Stated problem: Carry on the article about the 2021/22 employment tax changes from its last sentence, before the records.

Nothing stands still

In the second of two articles on key employment tax changes, Edmund Paul and Jonathan Berger consider the representative occupier rules for accommodation and the cessation of grandfathering provisions for certain employer provided benefits

Key Points 

What is the issue?

The 2021/22 tax year sees the introduction of several significant employment tax legislative changes.

What does it mean for me?

Taken together, the changes will significantly increase the complexity, costs and challenges for businesses.

What can I take away?

Awareness and preparation are key in ensuring that businesses can comply with the new rules.

 

Several significant pieces of employment tax legislation have been updated and/or introduced effective from 6 April 2021. The first part of this article was published in the May issue of Tax Adviser, considering the off-payroll working rules and amendments to the Construction Industry Scheme. This month, we examine the representative occupier rules for accommodation, the cessation of grandfathering provisions for certain employer provided benefits caught by the optional remuneration arrangements legislation, and other changes of note. 

Cessation of grandfathering provisions for certain employer provided benefits 

With effect from 6 April 2017, the government introduced the optional remunerati on arrangement (OpRA) legislation, to combat the perceived loss of income tax and NIC from salary sacrifice arrangements. Whilst the rules were originally designed to target salary sacrifice arrangements, the government widened the scope of the legislation to also counter arrangements where there is a cash alternative in lieu of the benefit.

When the rules were introduced, HMRC incorporated transitional rules which protected certain grandfathered benefits, such that employers could continue to calculate the benefit value based on the cash equivalent rules prescribed in legislation.

However, 6 April 2021 has seen the end of the final transition period for the remaining grandfathered benefits, being company cars (with CO2 emissions above 75g/km), living accommodation and school fees. Going forward, the taxable benefit in kind is based on the higher of the cash foregone on that benefit and the taxable benefit in kind value.

Key considerations for the 2021/22 tax year

Cost implications 

The OpRA changes could result in higher benefit in kind values arising for these remaining grandfathered benefits, costing employees in receipt of these benefits more in tax and the employer more in NICs. 

At a high level, this is because the OpRA rules require the benefit to be taxed at the higher of the cash value foregone in lieu of the benefit and the benefit value under the normal benefit in kind rules.

Stored records:

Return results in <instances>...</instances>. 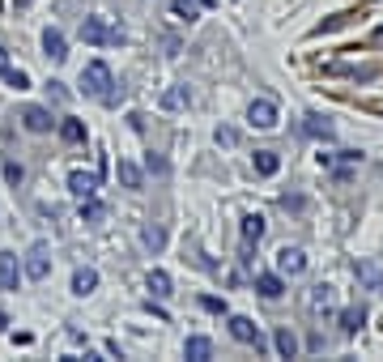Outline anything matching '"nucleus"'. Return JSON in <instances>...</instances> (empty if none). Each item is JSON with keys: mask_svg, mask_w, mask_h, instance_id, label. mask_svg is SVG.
Returning <instances> with one entry per match:
<instances>
[{"mask_svg": "<svg viewBox=\"0 0 383 362\" xmlns=\"http://www.w3.org/2000/svg\"><path fill=\"white\" fill-rule=\"evenodd\" d=\"M102 218H107V205L94 196H81V222H102Z\"/></svg>", "mask_w": 383, "mask_h": 362, "instance_id": "20", "label": "nucleus"}, {"mask_svg": "<svg viewBox=\"0 0 383 362\" xmlns=\"http://www.w3.org/2000/svg\"><path fill=\"white\" fill-rule=\"evenodd\" d=\"M200 307H205V312H213V316H226V303H222V299H213V294H205V299H200Z\"/></svg>", "mask_w": 383, "mask_h": 362, "instance_id": "31", "label": "nucleus"}, {"mask_svg": "<svg viewBox=\"0 0 383 362\" xmlns=\"http://www.w3.org/2000/svg\"><path fill=\"white\" fill-rule=\"evenodd\" d=\"M13 4H17V9H26V4H30V0H13Z\"/></svg>", "mask_w": 383, "mask_h": 362, "instance_id": "34", "label": "nucleus"}, {"mask_svg": "<svg viewBox=\"0 0 383 362\" xmlns=\"http://www.w3.org/2000/svg\"><path fill=\"white\" fill-rule=\"evenodd\" d=\"M4 324H9V320H4V312H0V333H4Z\"/></svg>", "mask_w": 383, "mask_h": 362, "instance_id": "35", "label": "nucleus"}, {"mask_svg": "<svg viewBox=\"0 0 383 362\" xmlns=\"http://www.w3.org/2000/svg\"><path fill=\"white\" fill-rule=\"evenodd\" d=\"M247 124H252V128H277V107H273L269 98H256V102L247 107Z\"/></svg>", "mask_w": 383, "mask_h": 362, "instance_id": "4", "label": "nucleus"}, {"mask_svg": "<svg viewBox=\"0 0 383 362\" xmlns=\"http://www.w3.org/2000/svg\"><path fill=\"white\" fill-rule=\"evenodd\" d=\"M230 337H234V341H243V346H256V350L264 346L260 329H256V324H252L247 316H230Z\"/></svg>", "mask_w": 383, "mask_h": 362, "instance_id": "5", "label": "nucleus"}, {"mask_svg": "<svg viewBox=\"0 0 383 362\" xmlns=\"http://www.w3.org/2000/svg\"><path fill=\"white\" fill-rule=\"evenodd\" d=\"M256 171H260V175H277V171H281V158H277L273 149H256Z\"/></svg>", "mask_w": 383, "mask_h": 362, "instance_id": "19", "label": "nucleus"}, {"mask_svg": "<svg viewBox=\"0 0 383 362\" xmlns=\"http://www.w3.org/2000/svg\"><path fill=\"white\" fill-rule=\"evenodd\" d=\"M145 286H149V294H153V299H171V294H175V282H171V273H166V269H153V273L145 277Z\"/></svg>", "mask_w": 383, "mask_h": 362, "instance_id": "9", "label": "nucleus"}, {"mask_svg": "<svg viewBox=\"0 0 383 362\" xmlns=\"http://www.w3.org/2000/svg\"><path fill=\"white\" fill-rule=\"evenodd\" d=\"M141 239H145V247H149V252H162V247H166V230H162V226H145V230H141Z\"/></svg>", "mask_w": 383, "mask_h": 362, "instance_id": "26", "label": "nucleus"}, {"mask_svg": "<svg viewBox=\"0 0 383 362\" xmlns=\"http://www.w3.org/2000/svg\"><path fill=\"white\" fill-rule=\"evenodd\" d=\"M171 13L183 17V21H196L200 17V0H171Z\"/></svg>", "mask_w": 383, "mask_h": 362, "instance_id": "24", "label": "nucleus"}, {"mask_svg": "<svg viewBox=\"0 0 383 362\" xmlns=\"http://www.w3.org/2000/svg\"><path fill=\"white\" fill-rule=\"evenodd\" d=\"M30 282H47V273H51V260H47V252L43 247H34L30 256H26V269H21Z\"/></svg>", "mask_w": 383, "mask_h": 362, "instance_id": "6", "label": "nucleus"}, {"mask_svg": "<svg viewBox=\"0 0 383 362\" xmlns=\"http://www.w3.org/2000/svg\"><path fill=\"white\" fill-rule=\"evenodd\" d=\"M4 179H9V183L17 188V183L26 179V171H21V162H13V158H9V162H4Z\"/></svg>", "mask_w": 383, "mask_h": 362, "instance_id": "30", "label": "nucleus"}, {"mask_svg": "<svg viewBox=\"0 0 383 362\" xmlns=\"http://www.w3.org/2000/svg\"><path fill=\"white\" fill-rule=\"evenodd\" d=\"M145 166H149L153 175H166V158H158V154H149V158H145Z\"/></svg>", "mask_w": 383, "mask_h": 362, "instance_id": "32", "label": "nucleus"}, {"mask_svg": "<svg viewBox=\"0 0 383 362\" xmlns=\"http://www.w3.org/2000/svg\"><path fill=\"white\" fill-rule=\"evenodd\" d=\"M183 354L192 362H209L213 358V341H209V337H188V341H183Z\"/></svg>", "mask_w": 383, "mask_h": 362, "instance_id": "12", "label": "nucleus"}, {"mask_svg": "<svg viewBox=\"0 0 383 362\" xmlns=\"http://www.w3.org/2000/svg\"><path fill=\"white\" fill-rule=\"evenodd\" d=\"M4 68H9V51L0 47V73H4Z\"/></svg>", "mask_w": 383, "mask_h": 362, "instance_id": "33", "label": "nucleus"}, {"mask_svg": "<svg viewBox=\"0 0 383 362\" xmlns=\"http://www.w3.org/2000/svg\"><path fill=\"white\" fill-rule=\"evenodd\" d=\"M358 277H362L371 290H383V273L375 269V265H371V260H358Z\"/></svg>", "mask_w": 383, "mask_h": 362, "instance_id": "25", "label": "nucleus"}, {"mask_svg": "<svg viewBox=\"0 0 383 362\" xmlns=\"http://www.w3.org/2000/svg\"><path fill=\"white\" fill-rule=\"evenodd\" d=\"M188 102H192L188 85H166V90H162V107H166V111H183Z\"/></svg>", "mask_w": 383, "mask_h": 362, "instance_id": "13", "label": "nucleus"}, {"mask_svg": "<svg viewBox=\"0 0 383 362\" xmlns=\"http://www.w3.org/2000/svg\"><path fill=\"white\" fill-rule=\"evenodd\" d=\"M17 282H21L17 256H0V290H17Z\"/></svg>", "mask_w": 383, "mask_h": 362, "instance_id": "11", "label": "nucleus"}, {"mask_svg": "<svg viewBox=\"0 0 383 362\" xmlns=\"http://www.w3.org/2000/svg\"><path fill=\"white\" fill-rule=\"evenodd\" d=\"M81 38L94 43V47H119L124 43V30L119 26H107V17H85L81 21Z\"/></svg>", "mask_w": 383, "mask_h": 362, "instance_id": "2", "label": "nucleus"}, {"mask_svg": "<svg viewBox=\"0 0 383 362\" xmlns=\"http://www.w3.org/2000/svg\"><path fill=\"white\" fill-rule=\"evenodd\" d=\"M115 175H119V183H124V188H141V183H145V175H141V166H136V162H128V158H119V166H115Z\"/></svg>", "mask_w": 383, "mask_h": 362, "instance_id": "15", "label": "nucleus"}, {"mask_svg": "<svg viewBox=\"0 0 383 362\" xmlns=\"http://www.w3.org/2000/svg\"><path fill=\"white\" fill-rule=\"evenodd\" d=\"M111 85H115V77H111V68H107L102 60H90V64L81 68V94H85V98H102V102H115Z\"/></svg>", "mask_w": 383, "mask_h": 362, "instance_id": "1", "label": "nucleus"}, {"mask_svg": "<svg viewBox=\"0 0 383 362\" xmlns=\"http://www.w3.org/2000/svg\"><path fill=\"white\" fill-rule=\"evenodd\" d=\"M277 273H281V277H303V273H307V256H303L298 247H281V252H277Z\"/></svg>", "mask_w": 383, "mask_h": 362, "instance_id": "3", "label": "nucleus"}, {"mask_svg": "<svg viewBox=\"0 0 383 362\" xmlns=\"http://www.w3.org/2000/svg\"><path fill=\"white\" fill-rule=\"evenodd\" d=\"M243 239H247V243H260V239H264V218H260V213H247V218H243Z\"/></svg>", "mask_w": 383, "mask_h": 362, "instance_id": "21", "label": "nucleus"}, {"mask_svg": "<svg viewBox=\"0 0 383 362\" xmlns=\"http://www.w3.org/2000/svg\"><path fill=\"white\" fill-rule=\"evenodd\" d=\"M43 51H47V60H55V64L68 60V43H64V34H60V30H47V34H43Z\"/></svg>", "mask_w": 383, "mask_h": 362, "instance_id": "10", "label": "nucleus"}, {"mask_svg": "<svg viewBox=\"0 0 383 362\" xmlns=\"http://www.w3.org/2000/svg\"><path fill=\"white\" fill-rule=\"evenodd\" d=\"M68 192L72 196H94L98 192V175L94 171H72L68 175Z\"/></svg>", "mask_w": 383, "mask_h": 362, "instance_id": "7", "label": "nucleus"}, {"mask_svg": "<svg viewBox=\"0 0 383 362\" xmlns=\"http://www.w3.org/2000/svg\"><path fill=\"white\" fill-rule=\"evenodd\" d=\"M303 132L315 137V141H333V124L324 115H303Z\"/></svg>", "mask_w": 383, "mask_h": 362, "instance_id": "14", "label": "nucleus"}, {"mask_svg": "<svg viewBox=\"0 0 383 362\" xmlns=\"http://www.w3.org/2000/svg\"><path fill=\"white\" fill-rule=\"evenodd\" d=\"M0 77H4V81H9V85H13V90H26V85H30V77H26V73H21V68H4V73H0Z\"/></svg>", "mask_w": 383, "mask_h": 362, "instance_id": "28", "label": "nucleus"}, {"mask_svg": "<svg viewBox=\"0 0 383 362\" xmlns=\"http://www.w3.org/2000/svg\"><path fill=\"white\" fill-rule=\"evenodd\" d=\"M94 290H98V273H94V269H77V273H72V294L85 299V294H94Z\"/></svg>", "mask_w": 383, "mask_h": 362, "instance_id": "16", "label": "nucleus"}, {"mask_svg": "<svg viewBox=\"0 0 383 362\" xmlns=\"http://www.w3.org/2000/svg\"><path fill=\"white\" fill-rule=\"evenodd\" d=\"M60 137H64L68 145H81V141H85V124H81V119H64V124H60Z\"/></svg>", "mask_w": 383, "mask_h": 362, "instance_id": "22", "label": "nucleus"}, {"mask_svg": "<svg viewBox=\"0 0 383 362\" xmlns=\"http://www.w3.org/2000/svg\"><path fill=\"white\" fill-rule=\"evenodd\" d=\"M273 346H277V354H281V358H294V354H298V337H294L290 329H277Z\"/></svg>", "mask_w": 383, "mask_h": 362, "instance_id": "18", "label": "nucleus"}, {"mask_svg": "<svg viewBox=\"0 0 383 362\" xmlns=\"http://www.w3.org/2000/svg\"><path fill=\"white\" fill-rule=\"evenodd\" d=\"M256 290H260L264 299H281L286 282H281V273H260V277H256Z\"/></svg>", "mask_w": 383, "mask_h": 362, "instance_id": "17", "label": "nucleus"}, {"mask_svg": "<svg viewBox=\"0 0 383 362\" xmlns=\"http://www.w3.org/2000/svg\"><path fill=\"white\" fill-rule=\"evenodd\" d=\"M311 307H315V312L337 307V290H333V286H315V290H311Z\"/></svg>", "mask_w": 383, "mask_h": 362, "instance_id": "23", "label": "nucleus"}, {"mask_svg": "<svg viewBox=\"0 0 383 362\" xmlns=\"http://www.w3.org/2000/svg\"><path fill=\"white\" fill-rule=\"evenodd\" d=\"M21 124H26L30 132H51L55 119H51V111H43V107H26V111H21Z\"/></svg>", "mask_w": 383, "mask_h": 362, "instance_id": "8", "label": "nucleus"}, {"mask_svg": "<svg viewBox=\"0 0 383 362\" xmlns=\"http://www.w3.org/2000/svg\"><path fill=\"white\" fill-rule=\"evenodd\" d=\"M213 141H217V145H226V149H234V145H239V132H234V128H226V124H222V128H217V132H213Z\"/></svg>", "mask_w": 383, "mask_h": 362, "instance_id": "29", "label": "nucleus"}, {"mask_svg": "<svg viewBox=\"0 0 383 362\" xmlns=\"http://www.w3.org/2000/svg\"><path fill=\"white\" fill-rule=\"evenodd\" d=\"M362 320H367V312H362V307L341 312V329H345V333H358V329H362Z\"/></svg>", "mask_w": 383, "mask_h": 362, "instance_id": "27", "label": "nucleus"}]
</instances>
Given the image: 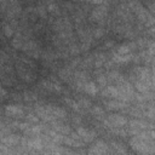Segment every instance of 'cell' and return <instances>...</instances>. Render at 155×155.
Returning a JSON list of instances; mask_svg holds the SVG:
<instances>
[{"mask_svg": "<svg viewBox=\"0 0 155 155\" xmlns=\"http://www.w3.org/2000/svg\"><path fill=\"white\" fill-rule=\"evenodd\" d=\"M131 51H132V50H131V47L128 46V44H125V45H120V46L116 48L115 53H117V54H128V53H132Z\"/></svg>", "mask_w": 155, "mask_h": 155, "instance_id": "cell-17", "label": "cell"}, {"mask_svg": "<svg viewBox=\"0 0 155 155\" xmlns=\"http://www.w3.org/2000/svg\"><path fill=\"white\" fill-rule=\"evenodd\" d=\"M51 125H52V130H54L56 132H58V133H61V134H68V133H70V128H69L68 126L61 124L58 120L51 122Z\"/></svg>", "mask_w": 155, "mask_h": 155, "instance_id": "cell-14", "label": "cell"}, {"mask_svg": "<svg viewBox=\"0 0 155 155\" xmlns=\"http://www.w3.org/2000/svg\"><path fill=\"white\" fill-rule=\"evenodd\" d=\"M107 12H108V8H107V6H103V5H101V6L96 7V8H94V10L91 12V19L96 21L97 23H101V24H103V19L105 18V16H107Z\"/></svg>", "mask_w": 155, "mask_h": 155, "instance_id": "cell-6", "label": "cell"}, {"mask_svg": "<svg viewBox=\"0 0 155 155\" xmlns=\"http://www.w3.org/2000/svg\"><path fill=\"white\" fill-rule=\"evenodd\" d=\"M85 93H87L88 96H96L97 92H98V87L94 82L92 81H85L84 85H82V90Z\"/></svg>", "mask_w": 155, "mask_h": 155, "instance_id": "cell-11", "label": "cell"}, {"mask_svg": "<svg viewBox=\"0 0 155 155\" xmlns=\"http://www.w3.org/2000/svg\"><path fill=\"white\" fill-rule=\"evenodd\" d=\"M12 46H13V48H16V50H21V48H22L23 44H22V39H21L19 35H17V36H15V38L12 39Z\"/></svg>", "mask_w": 155, "mask_h": 155, "instance_id": "cell-21", "label": "cell"}, {"mask_svg": "<svg viewBox=\"0 0 155 155\" xmlns=\"http://www.w3.org/2000/svg\"><path fill=\"white\" fill-rule=\"evenodd\" d=\"M91 113H92L97 119H102V116H104V109H103L102 107H98V105L92 107Z\"/></svg>", "mask_w": 155, "mask_h": 155, "instance_id": "cell-19", "label": "cell"}, {"mask_svg": "<svg viewBox=\"0 0 155 155\" xmlns=\"http://www.w3.org/2000/svg\"><path fill=\"white\" fill-rule=\"evenodd\" d=\"M41 86H42L45 90L50 91V92H56V93H58V92L62 91V87H61L57 82H52V81H42V82H41Z\"/></svg>", "mask_w": 155, "mask_h": 155, "instance_id": "cell-15", "label": "cell"}, {"mask_svg": "<svg viewBox=\"0 0 155 155\" xmlns=\"http://www.w3.org/2000/svg\"><path fill=\"white\" fill-rule=\"evenodd\" d=\"M47 107H48L50 111L52 113V115H53L57 120H62V119H64V117L67 116V111H65L64 109H62V108H59V107H56V105H47Z\"/></svg>", "mask_w": 155, "mask_h": 155, "instance_id": "cell-13", "label": "cell"}, {"mask_svg": "<svg viewBox=\"0 0 155 155\" xmlns=\"http://www.w3.org/2000/svg\"><path fill=\"white\" fill-rule=\"evenodd\" d=\"M104 29L103 28H97V29H94L93 31H92V38L93 39H99V38H102L103 35H104Z\"/></svg>", "mask_w": 155, "mask_h": 155, "instance_id": "cell-25", "label": "cell"}, {"mask_svg": "<svg viewBox=\"0 0 155 155\" xmlns=\"http://www.w3.org/2000/svg\"><path fill=\"white\" fill-rule=\"evenodd\" d=\"M46 10H47V12L48 13H51V15H53V16H59V7H58V5L56 4V2H50L48 5H47V7H46Z\"/></svg>", "mask_w": 155, "mask_h": 155, "instance_id": "cell-16", "label": "cell"}, {"mask_svg": "<svg viewBox=\"0 0 155 155\" xmlns=\"http://www.w3.org/2000/svg\"><path fill=\"white\" fill-rule=\"evenodd\" d=\"M23 99H24L25 102L35 101V99H36V94H34L33 92H24V93H23Z\"/></svg>", "mask_w": 155, "mask_h": 155, "instance_id": "cell-26", "label": "cell"}, {"mask_svg": "<svg viewBox=\"0 0 155 155\" xmlns=\"http://www.w3.org/2000/svg\"><path fill=\"white\" fill-rule=\"evenodd\" d=\"M73 1H79V0H73Z\"/></svg>", "mask_w": 155, "mask_h": 155, "instance_id": "cell-31", "label": "cell"}, {"mask_svg": "<svg viewBox=\"0 0 155 155\" xmlns=\"http://www.w3.org/2000/svg\"><path fill=\"white\" fill-rule=\"evenodd\" d=\"M76 133L79 134V137L85 143H90V142H92V140L96 139V132H93L91 130H87V128H85L82 126H79L76 128Z\"/></svg>", "mask_w": 155, "mask_h": 155, "instance_id": "cell-5", "label": "cell"}, {"mask_svg": "<svg viewBox=\"0 0 155 155\" xmlns=\"http://www.w3.org/2000/svg\"><path fill=\"white\" fill-rule=\"evenodd\" d=\"M19 12H21V8H19L17 5L10 6V7H8V10H7V15H8L10 17H12V16H15V15H18Z\"/></svg>", "mask_w": 155, "mask_h": 155, "instance_id": "cell-23", "label": "cell"}, {"mask_svg": "<svg viewBox=\"0 0 155 155\" xmlns=\"http://www.w3.org/2000/svg\"><path fill=\"white\" fill-rule=\"evenodd\" d=\"M58 75H59V78H62L63 80L68 81V80H70V78H71V70H70V68L61 69L59 73H58Z\"/></svg>", "mask_w": 155, "mask_h": 155, "instance_id": "cell-18", "label": "cell"}, {"mask_svg": "<svg viewBox=\"0 0 155 155\" xmlns=\"http://www.w3.org/2000/svg\"><path fill=\"white\" fill-rule=\"evenodd\" d=\"M130 143H131V147L137 153H142V154H151L153 153V142H150V140H144V139L134 136Z\"/></svg>", "mask_w": 155, "mask_h": 155, "instance_id": "cell-1", "label": "cell"}, {"mask_svg": "<svg viewBox=\"0 0 155 155\" xmlns=\"http://www.w3.org/2000/svg\"><path fill=\"white\" fill-rule=\"evenodd\" d=\"M108 151H109L108 145L103 140H97V143L88 150L90 154H104V153H108Z\"/></svg>", "mask_w": 155, "mask_h": 155, "instance_id": "cell-10", "label": "cell"}, {"mask_svg": "<svg viewBox=\"0 0 155 155\" xmlns=\"http://www.w3.org/2000/svg\"><path fill=\"white\" fill-rule=\"evenodd\" d=\"M133 59V53H128V54H117V53H113V62L114 63H128Z\"/></svg>", "mask_w": 155, "mask_h": 155, "instance_id": "cell-12", "label": "cell"}, {"mask_svg": "<svg viewBox=\"0 0 155 155\" xmlns=\"http://www.w3.org/2000/svg\"><path fill=\"white\" fill-rule=\"evenodd\" d=\"M97 82L101 87H105L107 84H108V79H107V75H103V74H98L97 75Z\"/></svg>", "mask_w": 155, "mask_h": 155, "instance_id": "cell-22", "label": "cell"}, {"mask_svg": "<svg viewBox=\"0 0 155 155\" xmlns=\"http://www.w3.org/2000/svg\"><path fill=\"white\" fill-rule=\"evenodd\" d=\"M127 124L130 125V133L131 134H137L144 130H148V125L140 120H132Z\"/></svg>", "mask_w": 155, "mask_h": 155, "instance_id": "cell-8", "label": "cell"}, {"mask_svg": "<svg viewBox=\"0 0 155 155\" xmlns=\"http://www.w3.org/2000/svg\"><path fill=\"white\" fill-rule=\"evenodd\" d=\"M103 122H104L105 127H108V128L110 130L111 127H124V126L127 125L128 121H127L126 117H124V116H121V115L110 114Z\"/></svg>", "mask_w": 155, "mask_h": 155, "instance_id": "cell-2", "label": "cell"}, {"mask_svg": "<svg viewBox=\"0 0 155 155\" xmlns=\"http://www.w3.org/2000/svg\"><path fill=\"white\" fill-rule=\"evenodd\" d=\"M5 96H6V91L0 86V98H4Z\"/></svg>", "mask_w": 155, "mask_h": 155, "instance_id": "cell-30", "label": "cell"}, {"mask_svg": "<svg viewBox=\"0 0 155 155\" xmlns=\"http://www.w3.org/2000/svg\"><path fill=\"white\" fill-rule=\"evenodd\" d=\"M114 45H115V42L111 41V40H110V41H105V44H104V46H105L107 48H110V47H113Z\"/></svg>", "mask_w": 155, "mask_h": 155, "instance_id": "cell-29", "label": "cell"}, {"mask_svg": "<svg viewBox=\"0 0 155 155\" xmlns=\"http://www.w3.org/2000/svg\"><path fill=\"white\" fill-rule=\"evenodd\" d=\"M104 105L108 110H124V109H127V107H128L127 102H122L120 99L108 101L104 103Z\"/></svg>", "mask_w": 155, "mask_h": 155, "instance_id": "cell-9", "label": "cell"}, {"mask_svg": "<svg viewBox=\"0 0 155 155\" xmlns=\"http://www.w3.org/2000/svg\"><path fill=\"white\" fill-rule=\"evenodd\" d=\"M79 105L82 107V108H90V107H91V102L87 101V99H80Z\"/></svg>", "mask_w": 155, "mask_h": 155, "instance_id": "cell-28", "label": "cell"}, {"mask_svg": "<svg viewBox=\"0 0 155 155\" xmlns=\"http://www.w3.org/2000/svg\"><path fill=\"white\" fill-rule=\"evenodd\" d=\"M25 117H27V121H28L29 124H30V122H31V124H38L39 120H40L39 116H38L36 114H33V113H29Z\"/></svg>", "mask_w": 155, "mask_h": 155, "instance_id": "cell-24", "label": "cell"}, {"mask_svg": "<svg viewBox=\"0 0 155 155\" xmlns=\"http://www.w3.org/2000/svg\"><path fill=\"white\" fill-rule=\"evenodd\" d=\"M40 17H42V18H45L46 16H47V10L44 7V6H38V8H36V11H35Z\"/></svg>", "mask_w": 155, "mask_h": 155, "instance_id": "cell-27", "label": "cell"}, {"mask_svg": "<svg viewBox=\"0 0 155 155\" xmlns=\"http://www.w3.org/2000/svg\"><path fill=\"white\" fill-rule=\"evenodd\" d=\"M17 74L19 75V78L23 80V81H25V82H31L33 80H34V78H35V75H34V73L29 69V68H27V67H23V65H21V64H17Z\"/></svg>", "mask_w": 155, "mask_h": 155, "instance_id": "cell-4", "label": "cell"}, {"mask_svg": "<svg viewBox=\"0 0 155 155\" xmlns=\"http://www.w3.org/2000/svg\"><path fill=\"white\" fill-rule=\"evenodd\" d=\"M0 142L2 144H5L6 147H16V145H19L21 142H22V138L17 134H6V136H2L0 137Z\"/></svg>", "mask_w": 155, "mask_h": 155, "instance_id": "cell-7", "label": "cell"}, {"mask_svg": "<svg viewBox=\"0 0 155 155\" xmlns=\"http://www.w3.org/2000/svg\"><path fill=\"white\" fill-rule=\"evenodd\" d=\"M5 114L6 116H10V117L21 119V117H24V109L19 104H8L5 107Z\"/></svg>", "mask_w": 155, "mask_h": 155, "instance_id": "cell-3", "label": "cell"}, {"mask_svg": "<svg viewBox=\"0 0 155 155\" xmlns=\"http://www.w3.org/2000/svg\"><path fill=\"white\" fill-rule=\"evenodd\" d=\"M2 31L5 34L6 38H11L13 34H15V30H13V27L11 24H4L2 25Z\"/></svg>", "mask_w": 155, "mask_h": 155, "instance_id": "cell-20", "label": "cell"}]
</instances>
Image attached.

Result:
Reporting administration 

Businesses need to review benefits on a per employee basis to determine whether the OpRA rules apply. To determine the correct benefit in kind value, employers need to consider:

  • when the employee entered the arrangement;
  • what allowances they are enti tled to; for example, based on their contract or departmental handbooks;
  • whether there is a right to choose between the cash allowance and the benefit in kind (either contractually or implied); and
  • whether the cash alternative exceeds the modified cash equivalent of the benefit.

This will increase the time that a business must spend on administration, at least during the transition year. To reduce employee queries, communication is key so that employees can understand the potential impact on their tax codes and therefore their pay.

Withdrawal of the representative occupier concession for employer provided living accommodation

HMRC had a long held extra statutory concession (ESC) under which certain roles would be exempted from income tax where living accommodation was provided to a ‘representative occupier’. The ESC related to posts which existed before 6 April 1977 where:

  • the employee lives in accommodation provided rent-free by the employer (or by a third party by reason of the employment);
  • as a term of their employment contract, the employee must reside in that particular living accommodation and is not allowed to reside anywhere else; and
  • the employee is reasonably required to reside in the accommodation for the better and more effective performance of their duties.

The changes could cost employees in receipt of these benefits more in tax and the employer more in NICs.

After a public call for evidence, the government confirmed that it would not legislate this ESC and it would be withdrawn with effect from 6 April 2021. 

Key considerations for the 2021/22 tax year

Businesses which have been relying on this exemption for many years should review the basis on which accommodati on has been exempted to determine employees impacted by this change. Whilst there are statutory exemptions for employer provided accommodation which may be utilised to exempt the accommodation going forward, not all representative occupiers will meet them. These exemptions include where accommodation is provided to an employee:

  • where it is necessary for the proper performance of duties;
  • for the better performance of the duties of employment and it is also customary for the employer to provide that accommodation; or
  • where there is a special threat to the security of that employee and special security arrangements are in place which require that employee to reside in that accommodation.

The conditions that must be satisfied in order for the customary test to apply are significant, particularly given HMRC’s view on the exemption stated within its December 2018 employer’s bulletin. As such, careful consideration is needed to determine whether other statutory exemptions can apply. Otherwise, where the provision continues, the benefit in kind cost is likely to significantly increase, and this will be potentially further inflated by related benefits provided, such as furniture and the cost of utilities.

Other changes of note

Termination payments

The government has introduced two changes to the post employment notice pay legislation with effect from 6 April 2021. 

The first change is that non-resident employees will be subject to income tax and NICs on their post employment notice pay, based on the proportion of their notice period that would have been served in the UK. 

Secondly, the legislation also introduces a simplified calculation where the employee is paid on a monthly basis. This calculation applies when the employee’s last pay period before the trigger date is a whole month, the employee is paid in equal monthly instalments and the notice period or post-employment notice period is not a whole month. 

In this case, the legislation provides that 30.42 (being the mean average number of days in a month) may be required to be used as ‘P’ (the number of days in the pay period) in the post-employment notice period calculation. 

Secondary class 1 contributions for employing ex-services personnel (veterans)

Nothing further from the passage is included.